Todo esto ocurrió hasta que llegó mi turno para entrar al Santuario. Una flor se posó en mi hombro. Estaba de pie, contemplándola batirse en el tope de la torre, cuando la vi separarse del resto. Emprendió su vuelo, temblorosa, a través del aire y las calles enmudecieron de golpe. La flor revoloteó hasta estar sobre mí y en su descenso trazó la figura de más flores como ella, o quizás lo había imaginado ante la posibilidad de que en este año fuera elegido. Decenas de miradas jóvenes y anhelantes, al igual que la mía, la vieron bajar hasta posarse en mi hombro. Entonces dirigieron su vista instintivamente hacia el resto de flores en la torre, bajo la expectativa de que alguna de ellas los escogiera. Sólo una más caería al pueblo aquél día. Había llegado mi turno sin que nadie me hubiese hecho la maldita pregunta.

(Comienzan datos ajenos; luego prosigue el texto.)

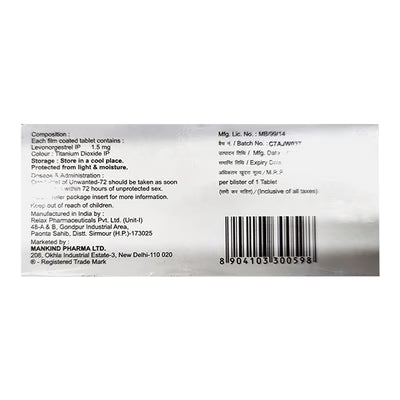 Unwanted-72 Tablet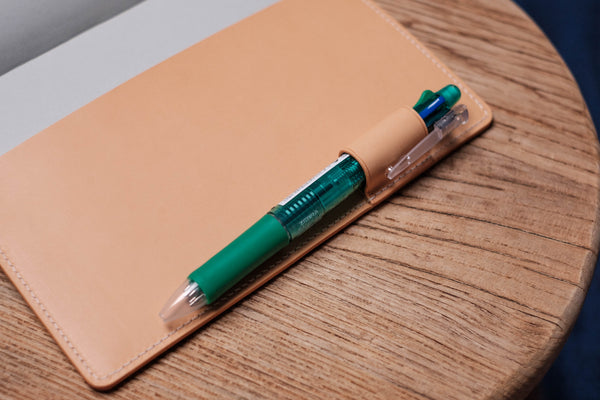 B6/Stalogy Natural Elastic Closure Notebook Cover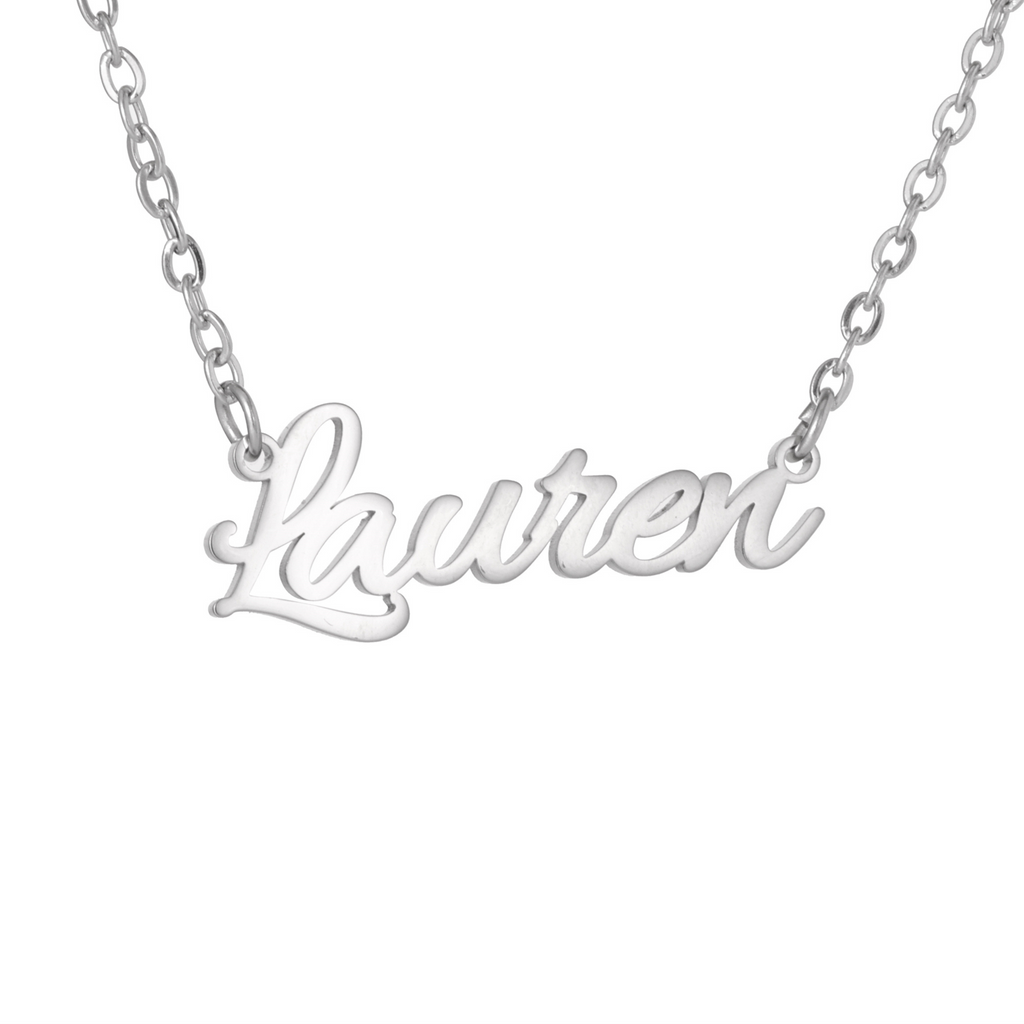 Collar Allure con Nombre en Cursiva
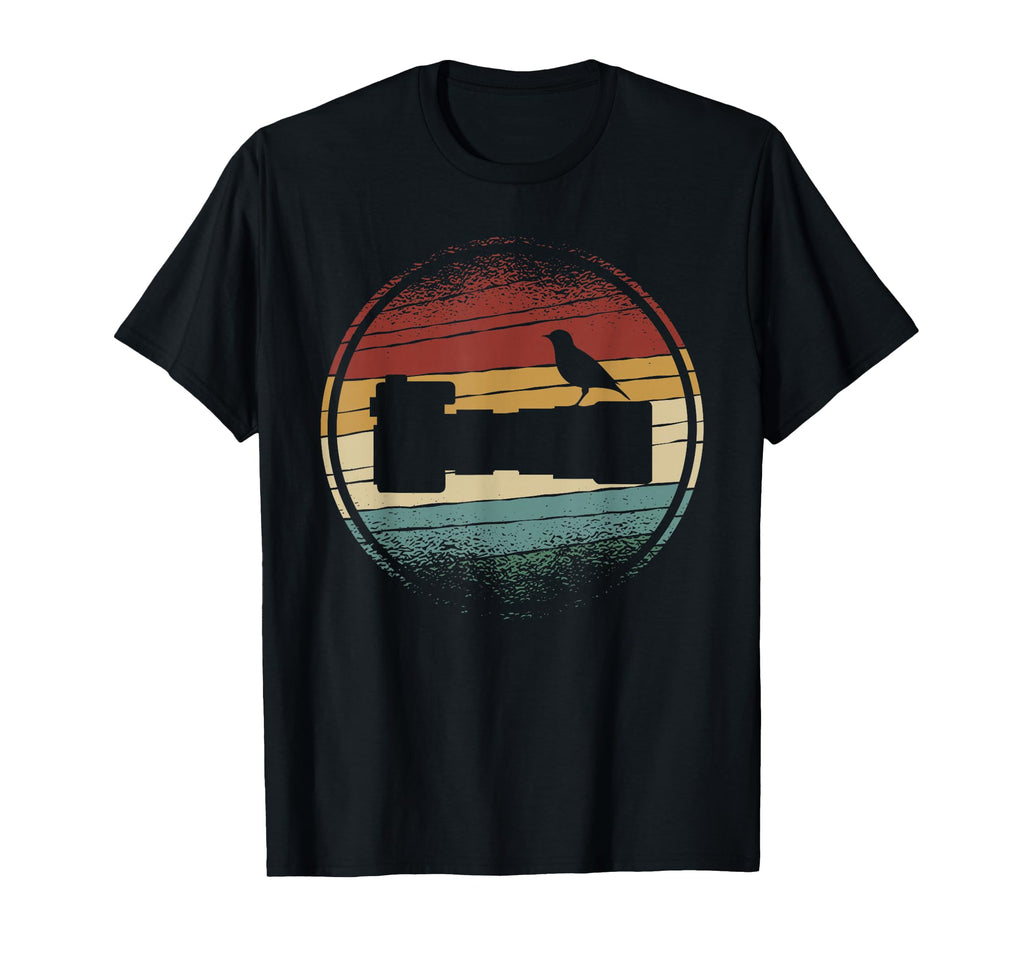 Nature Photography Long Lens Bird Camera T-Shirt - Trendy Graphic Unisex - T-Shirt, Sweatshirt, Hoodie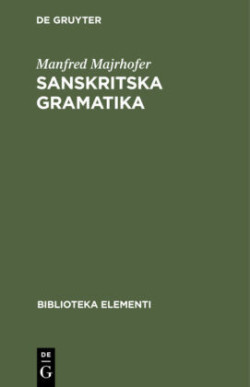 Sanskritska Gramatika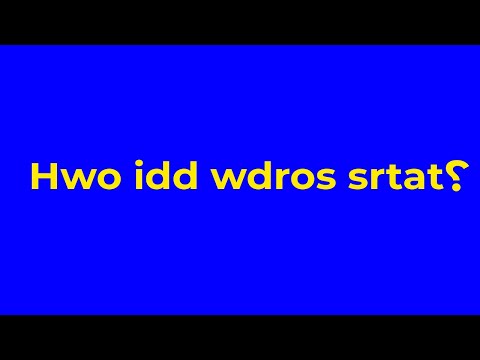 How did language begin?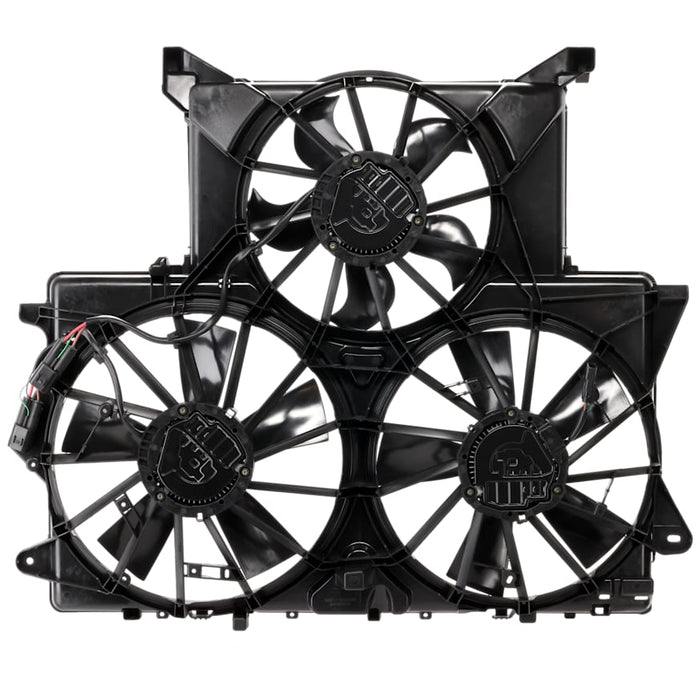2020-2024 Engine Cooling Fan Assembly Motor/Blade/Shroud Assembly 3L L6 - GM3115348-Partify-Painted-Replacement-Body-Parts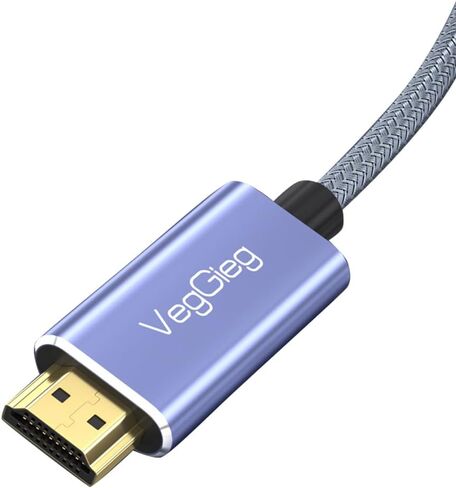V -Z902 - HDMI إلى VGA - HDMI المطلية بالذهب إلى محول VGA - ذكر إلى أنثى لسطح مكتب الكمبيوتر/الكمبيوتر المحمول/الكمبيوتر/الشاشة/جهاز الإسقاط/HDTV/Chromebook/Raspberry PI/ROKU/XBOX وأكثر (V -Z902) in Kuwait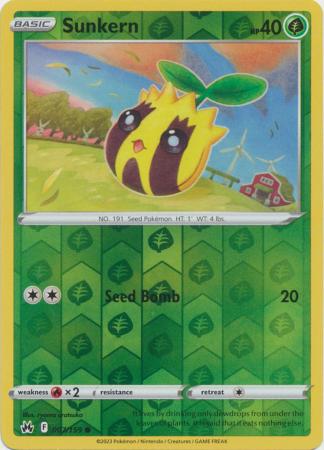 Sunkern - 7/159 - Reverse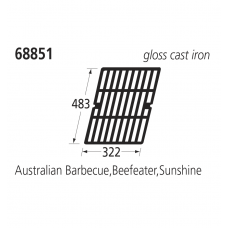 68851 BBQ Grills - Beefeater/Sunshine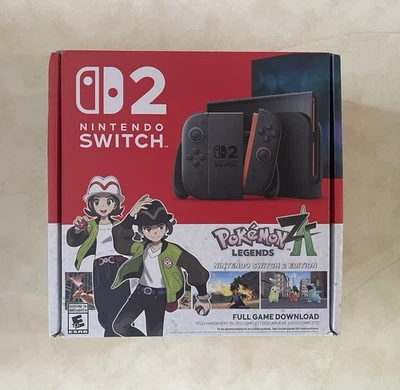 Nintendo Switch 2 + Pokémon Legends: Z-A BUNDLE! Brand New. Ships Now. - Image 1 of 2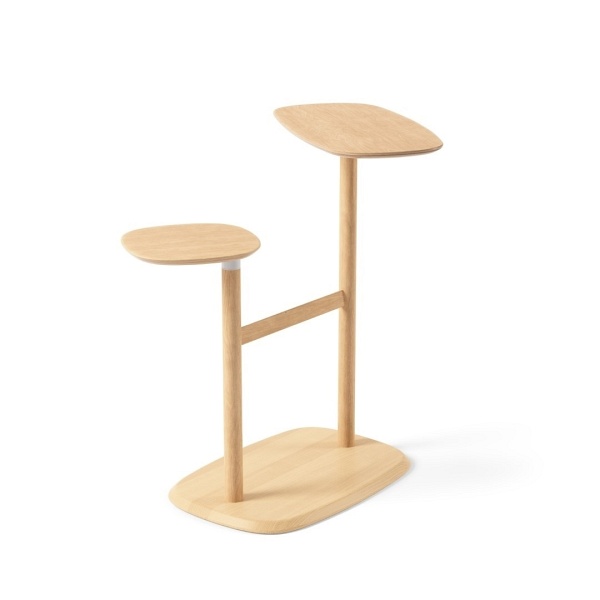 UMBRA Stolik Swivo -natural - Umbra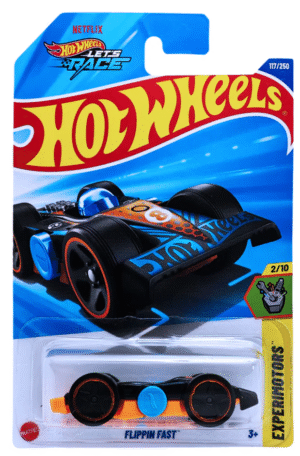 Hot Wheels 1.64 - Experimotors - Flippin Fast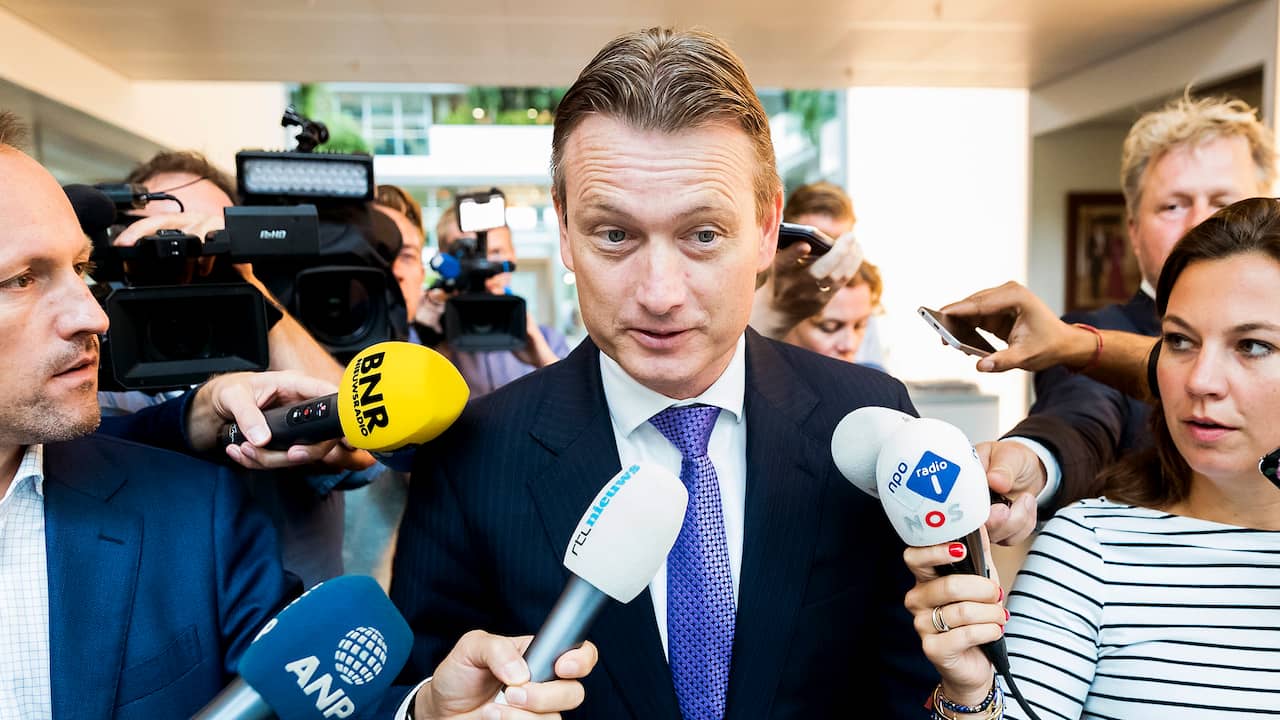 Zijlstra wacht zeer moeizaam debat over leugen Poetin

Había sido elegido. La mayor parte de mis pensamientos se ocupaban en imaginar cómo reaccionaría a este momento, a El Momento. Creía que una emoción nebulosa, indefinible como el mismo Momento se lanzaría sobre mí; que la flor sería porosa y suave y se amoldaría, de tamaño ideal, a mi mano; que mis pies se encaminarían por sí solos al mismo tiempo que mi vista se mantendría fija en la flor, mi flor. Sin embargo, seguía de pie, sin más compañía que El momento. Era lisa y fría al tacto, como una lámina de aluminio. Esperé unos segundos, sin saber qué esperaba y finalmente me puse en movimiento.